Paweł Świątkowski


Ruby comes distributed with a vast standard library. We only use a fraction of it, usually. Everyone knows date, set, json, maybe even csv. But there are many more things hidden there.

Some time ago a discussion somewhere (Reddit perhaps?) prompted me to take a deep plunge into Ruby stdlib and in this post I described what I found. Not all things were new to me, some of them were simply forgotten. I chose ones I found most entertaining, interested or standing out in any other way.

While reading through those and asking yourself “why would I use it in a web app?”, please bear in mind that Ruby was not designed to be a language powering one of the most important web frameworks in history. Things listed here are more suitable for system scripting etc.

Parsing command-line options

These days when we write a Ruby script it usually comes as a Rake task. But even if it’s a standalone file, it is usually steered in a similar way: via environment variables or just by positional parameters accessed via ARGV array. However, in stdlib we can find two libraries for handling more complex input.

GetoptLong

One of them is GetoptLong. Let’s see it in action:

require 'getoptlong' opts = GetoptLong.new( [ '--url', GetoptLong::REQUIRED_ARGUMENT ], [ '--count', '-c', GetoptLong::OPTIONAL_ARGUMENT ], [ '--verbose', GetoptLong::NO_ARGUMENT ]
) opts.each do |option, value| p [option, value]
end

As you see, I defined three options:

  • url - it is a required argument
  • count - which is optional
  • verbose which serves as a flag

After that there is code that for each option prints its name and value. So when I test it with ruby getoptlong.rb -c 5 --verbose --url http://github.com I get:

["--count", "5"]
["--verbose", ""]
["--url", "http://github.com"]

There are few interesting quirks with that. For example, if I omit url totally, nothing happens. Only if I use it as a flag (ruby getoptlong.rb --url), I get an exception. Also, if I use some option that is not defined, it throws an error as well.

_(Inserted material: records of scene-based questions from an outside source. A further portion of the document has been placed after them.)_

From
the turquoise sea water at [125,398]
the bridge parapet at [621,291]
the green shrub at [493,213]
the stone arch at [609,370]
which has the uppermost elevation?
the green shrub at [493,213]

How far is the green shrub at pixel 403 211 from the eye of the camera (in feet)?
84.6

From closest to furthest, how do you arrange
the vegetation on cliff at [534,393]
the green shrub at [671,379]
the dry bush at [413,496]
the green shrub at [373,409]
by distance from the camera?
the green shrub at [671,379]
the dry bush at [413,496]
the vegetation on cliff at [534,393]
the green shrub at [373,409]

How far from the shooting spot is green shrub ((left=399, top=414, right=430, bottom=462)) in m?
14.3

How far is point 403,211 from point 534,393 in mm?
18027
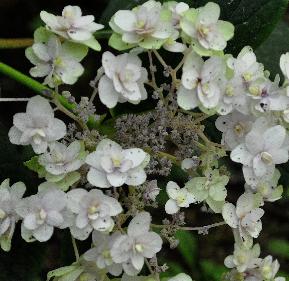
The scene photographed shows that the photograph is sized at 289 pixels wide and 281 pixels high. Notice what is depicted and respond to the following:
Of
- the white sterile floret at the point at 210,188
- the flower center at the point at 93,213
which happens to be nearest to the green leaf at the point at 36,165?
the flower center at the point at 93,213

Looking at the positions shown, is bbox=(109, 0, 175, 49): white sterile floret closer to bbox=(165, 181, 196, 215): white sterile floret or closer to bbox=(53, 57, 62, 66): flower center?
bbox=(53, 57, 62, 66): flower center

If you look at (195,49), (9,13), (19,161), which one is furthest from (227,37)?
(9,13)

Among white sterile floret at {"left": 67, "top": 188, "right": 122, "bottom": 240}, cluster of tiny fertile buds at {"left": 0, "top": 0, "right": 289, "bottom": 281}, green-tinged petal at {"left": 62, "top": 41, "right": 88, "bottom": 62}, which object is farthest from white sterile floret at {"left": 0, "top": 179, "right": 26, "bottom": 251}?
green-tinged petal at {"left": 62, "top": 41, "right": 88, "bottom": 62}

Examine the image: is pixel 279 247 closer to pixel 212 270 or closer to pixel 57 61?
pixel 212 270

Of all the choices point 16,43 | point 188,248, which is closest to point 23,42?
point 16,43

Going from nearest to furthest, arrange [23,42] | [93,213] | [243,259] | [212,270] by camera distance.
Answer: [93,213]
[243,259]
[23,42]
[212,270]
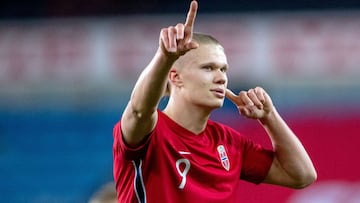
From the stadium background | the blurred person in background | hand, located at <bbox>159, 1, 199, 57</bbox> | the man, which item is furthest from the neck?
the stadium background

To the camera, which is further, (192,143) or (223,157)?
(223,157)

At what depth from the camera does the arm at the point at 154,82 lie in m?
3.57

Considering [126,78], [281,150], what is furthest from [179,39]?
[126,78]

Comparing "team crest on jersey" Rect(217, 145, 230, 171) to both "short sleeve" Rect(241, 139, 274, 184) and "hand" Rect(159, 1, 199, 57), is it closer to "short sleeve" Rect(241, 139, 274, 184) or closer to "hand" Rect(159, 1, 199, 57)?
"short sleeve" Rect(241, 139, 274, 184)

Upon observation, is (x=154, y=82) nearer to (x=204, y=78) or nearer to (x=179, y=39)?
(x=179, y=39)

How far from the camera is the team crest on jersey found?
13.9ft

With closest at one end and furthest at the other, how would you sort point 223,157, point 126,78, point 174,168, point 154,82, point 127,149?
point 154,82 → point 127,149 → point 174,168 → point 223,157 → point 126,78

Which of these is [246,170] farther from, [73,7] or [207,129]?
[73,7]

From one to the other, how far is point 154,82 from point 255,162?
0.94 meters

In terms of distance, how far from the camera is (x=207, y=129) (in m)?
4.34

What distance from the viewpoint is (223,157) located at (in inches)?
168

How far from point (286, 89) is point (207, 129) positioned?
439cm

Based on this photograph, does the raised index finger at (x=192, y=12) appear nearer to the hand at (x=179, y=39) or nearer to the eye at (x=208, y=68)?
the hand at (x=179, y=39)

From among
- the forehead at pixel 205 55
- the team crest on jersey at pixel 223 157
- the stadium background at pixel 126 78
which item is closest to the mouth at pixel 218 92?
the forehead at pixel 205 55
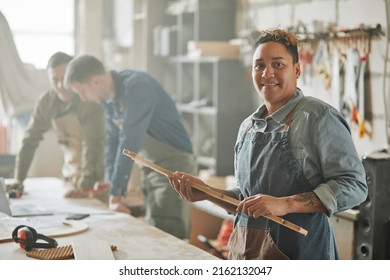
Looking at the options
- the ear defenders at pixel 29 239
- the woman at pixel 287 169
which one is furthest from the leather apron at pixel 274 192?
the ear defenders at pixel 29 239

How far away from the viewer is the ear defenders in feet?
7.08

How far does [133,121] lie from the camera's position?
3219 millimetres

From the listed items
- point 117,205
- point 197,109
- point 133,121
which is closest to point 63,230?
point 117,205

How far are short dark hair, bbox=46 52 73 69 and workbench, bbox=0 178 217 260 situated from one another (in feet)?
2.01

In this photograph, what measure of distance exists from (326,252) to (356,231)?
0.93m

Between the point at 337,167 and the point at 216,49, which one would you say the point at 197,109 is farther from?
the point at 337,167

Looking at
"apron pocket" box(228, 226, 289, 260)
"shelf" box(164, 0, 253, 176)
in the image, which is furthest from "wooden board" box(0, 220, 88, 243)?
"shelf" box(164, 0, 253, 176)

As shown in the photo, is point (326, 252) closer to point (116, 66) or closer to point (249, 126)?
point (249, 126)

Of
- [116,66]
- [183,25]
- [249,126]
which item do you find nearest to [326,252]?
[249,126]

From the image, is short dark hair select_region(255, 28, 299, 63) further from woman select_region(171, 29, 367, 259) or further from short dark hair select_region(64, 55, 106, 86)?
short dark hair select_region(64, 55, 106, 86)

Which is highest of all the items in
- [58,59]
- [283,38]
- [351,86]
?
[283,38]

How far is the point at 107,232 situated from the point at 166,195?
1021mm

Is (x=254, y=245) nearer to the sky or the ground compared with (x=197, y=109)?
nearer to the ground

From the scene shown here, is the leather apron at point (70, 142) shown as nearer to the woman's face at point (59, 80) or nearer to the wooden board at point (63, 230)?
the woman's face at point (59, 80)
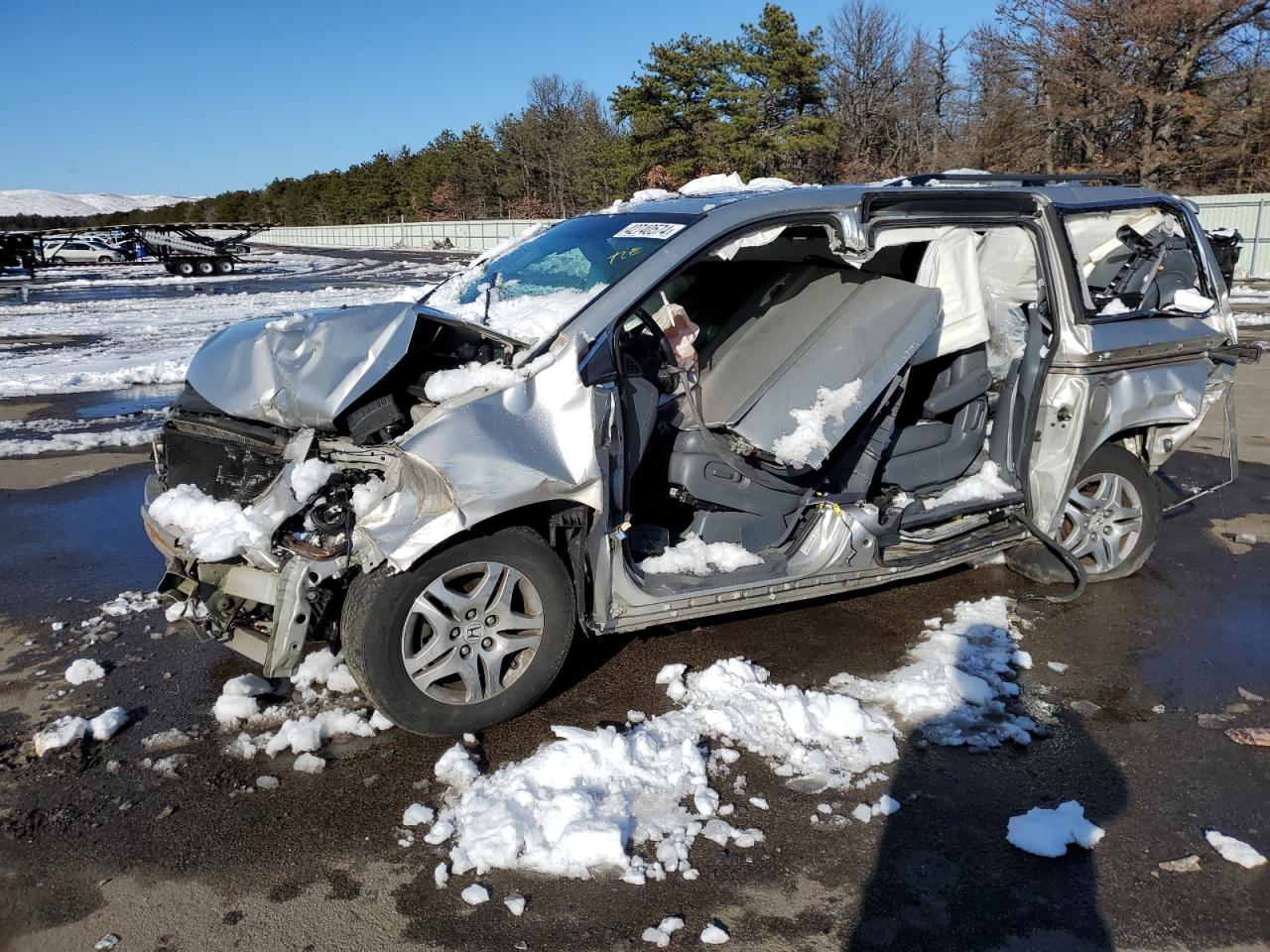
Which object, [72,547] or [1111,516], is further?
[72,547]

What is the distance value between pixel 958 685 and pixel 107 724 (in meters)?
3.41

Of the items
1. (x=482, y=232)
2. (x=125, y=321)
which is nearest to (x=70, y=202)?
(x=482, y=232)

You can find docs for GetoptLong here.

OptionParser

This solution is much more robust and advanced. Let’s see it in action with a similar example:

require 'optparse' OptionParser.new do |opts| opts.banner = 'OptionParser example script' opts.on('--url URL') do |url| puts "url: #{url}" end opts.on('-c N', '--count N') do |n| puts "#{n} times" end opts.on('--verbose') do puts 'Verbose mode ON' end opts.on('-h', '--help') do puts opts end
end.parse!

The code is much more idiomatic here. The result is as expected. Behaviour regarding extra options etc. is the same as with GetoptLong. One thing we get for (almost) free here is a help message. Try it with ruby optparse.rb -h:

OptionParser example script --url URL -c, --count N --verbose -h, --help

But there’s much more to OptionParser than that - coercing types, something called conventions etc. Read more in the docs.

Simple persistent key-value store

When we, Ruby developers, think about a key-value store, we usually have some kind of server-based solution, such as Redis or Riak. However, when writing simple application it’s usually more reasonable to use embedded stores. Lately, RocksDB from Facebook became famous as one of such solutions. But with Ruby, we are lucky to have embedded key-value store right in the standard library.

And, there’s more… It’s not one KV store. It’s three of them: DBM, GDBM and SDBM. They are really similar to one another, so I will only quickly outline differences:

  • DBM relies on what’s installed on your system. It can use many things under the hood and most of the times it will be incompatible between different machines (or even on the same machine when system configuration changes). Therefore it’s not well-suited for a persistent storage but is good for temporary applications.
  • GDBM is based on one particular implementation of KV store call, not surprisingly, GDBM. Aforementioned DBM may, in some cases, choose to use GDBM as it’s underlying storage. It should be compatible between different systems.
  • SDBM’s code, contrary to previous ones, is shipped with Ruby, so it should be same for all machines.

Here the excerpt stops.